Chicken Breasts Stuffed with Mozzarella, Mushrooms and Spinach
Chicken breasts stuffed with Mozzarella, Mushrooms and Spinach
A recipe from The Foodies’ Kitchen
Yields: 2 chicken breasts
2 boneless chicken breasts
1 bag of spinach leaves
2 garlic cloves, minced
¼ cup red onion, chopped
A pinch of nutmeg
1 Portobello mushroom, sliced.
¼ cup Mozzarella cheese, enough to sprinkle on the chicken breast
½ cup chopped shallots
1 cup white wine
1 cup heavy cream
1 cup chicken stock
Salt and pepper to taste
1 bay leaf
To make the filling and assemble the rolls:
- In a large pan, heat olive oil. Add the garlic cloves, red onion and spinach. Sprinkle with salt and pepper to taste, add a pinch of nutmeg. Nutmeg can overpower and ruin a dish, so use only a pinch! You can always add more if you want.Once the spinach has cooked, set it aside.

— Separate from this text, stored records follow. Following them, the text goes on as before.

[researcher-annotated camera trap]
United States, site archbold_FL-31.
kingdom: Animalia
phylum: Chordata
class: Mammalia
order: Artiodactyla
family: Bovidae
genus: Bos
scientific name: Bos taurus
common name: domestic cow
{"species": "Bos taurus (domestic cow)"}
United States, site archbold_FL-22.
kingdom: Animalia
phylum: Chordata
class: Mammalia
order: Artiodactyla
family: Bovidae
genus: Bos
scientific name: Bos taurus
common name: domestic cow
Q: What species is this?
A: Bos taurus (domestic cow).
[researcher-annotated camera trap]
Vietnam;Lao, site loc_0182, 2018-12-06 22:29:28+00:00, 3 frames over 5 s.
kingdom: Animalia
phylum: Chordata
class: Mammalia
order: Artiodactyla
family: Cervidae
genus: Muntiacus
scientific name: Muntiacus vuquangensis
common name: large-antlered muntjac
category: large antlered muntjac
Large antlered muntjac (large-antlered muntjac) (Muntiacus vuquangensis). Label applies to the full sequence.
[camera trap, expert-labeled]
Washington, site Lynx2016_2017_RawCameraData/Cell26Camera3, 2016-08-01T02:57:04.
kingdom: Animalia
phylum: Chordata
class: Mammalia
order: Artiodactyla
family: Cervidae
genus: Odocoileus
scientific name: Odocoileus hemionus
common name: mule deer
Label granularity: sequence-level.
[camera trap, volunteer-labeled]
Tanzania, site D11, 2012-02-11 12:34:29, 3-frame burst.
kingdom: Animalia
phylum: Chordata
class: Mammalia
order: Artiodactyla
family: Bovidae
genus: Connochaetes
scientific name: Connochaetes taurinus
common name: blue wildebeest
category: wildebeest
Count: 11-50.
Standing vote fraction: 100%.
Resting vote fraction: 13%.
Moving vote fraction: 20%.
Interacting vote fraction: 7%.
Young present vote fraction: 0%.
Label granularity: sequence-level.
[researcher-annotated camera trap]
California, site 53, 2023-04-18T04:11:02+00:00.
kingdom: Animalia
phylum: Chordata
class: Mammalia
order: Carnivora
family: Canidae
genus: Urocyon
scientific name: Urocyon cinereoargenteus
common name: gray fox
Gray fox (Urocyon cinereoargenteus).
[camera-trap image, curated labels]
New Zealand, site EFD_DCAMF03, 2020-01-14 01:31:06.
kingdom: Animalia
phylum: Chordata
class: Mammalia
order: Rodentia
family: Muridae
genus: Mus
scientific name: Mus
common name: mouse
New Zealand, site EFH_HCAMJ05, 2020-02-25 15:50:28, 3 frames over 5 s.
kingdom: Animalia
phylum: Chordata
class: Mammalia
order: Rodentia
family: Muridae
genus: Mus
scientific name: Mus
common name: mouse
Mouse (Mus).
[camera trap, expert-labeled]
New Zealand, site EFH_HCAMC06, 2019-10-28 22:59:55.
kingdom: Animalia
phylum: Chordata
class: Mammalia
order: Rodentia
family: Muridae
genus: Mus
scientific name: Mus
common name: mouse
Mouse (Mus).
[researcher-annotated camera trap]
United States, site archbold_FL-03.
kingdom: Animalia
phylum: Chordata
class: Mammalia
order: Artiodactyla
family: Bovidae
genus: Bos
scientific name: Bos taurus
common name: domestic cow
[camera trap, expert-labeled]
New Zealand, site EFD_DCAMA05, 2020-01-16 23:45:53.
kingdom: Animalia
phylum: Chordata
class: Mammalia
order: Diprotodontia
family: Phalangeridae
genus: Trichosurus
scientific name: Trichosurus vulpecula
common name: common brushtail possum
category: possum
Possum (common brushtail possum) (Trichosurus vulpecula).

- Open up the chicken breast, and use a meat pounder (or wooden rolling pin) to thin it out.
- In the middle of the opened chicken breast, place the spinach, two slices of portabella mushroom, sprinkle the cheese, drizzle a little bit of olive oil, sprinkle thyme, salt and pepper to taste.
- Roll the chicken breast and secure it with a toothpick.
- Heat oil in a large skillet, brown the chicken rolls on all sides, about 4 minutes per side. Remove the rolls from the pan and set aside.
For the sauce:
- In the same pan you used to brown the chicken rolls, add a bit more oil, about 1 tablespoon, then add the chopped shallots, let them cook for about 3 min. Add the wine and let the alcohol evaporate for a few minutes, scrape the pan to get all the flavor, then add the cream, chicken stock, bay leaf, salt and pepper to taste. Let the sauce cook for about 8 minutes, uncovered.
- Cut the chicken breasts into slices and assemble on a plate, drizzle sauce over them.
Serve with asparagus, and mashed potatoes.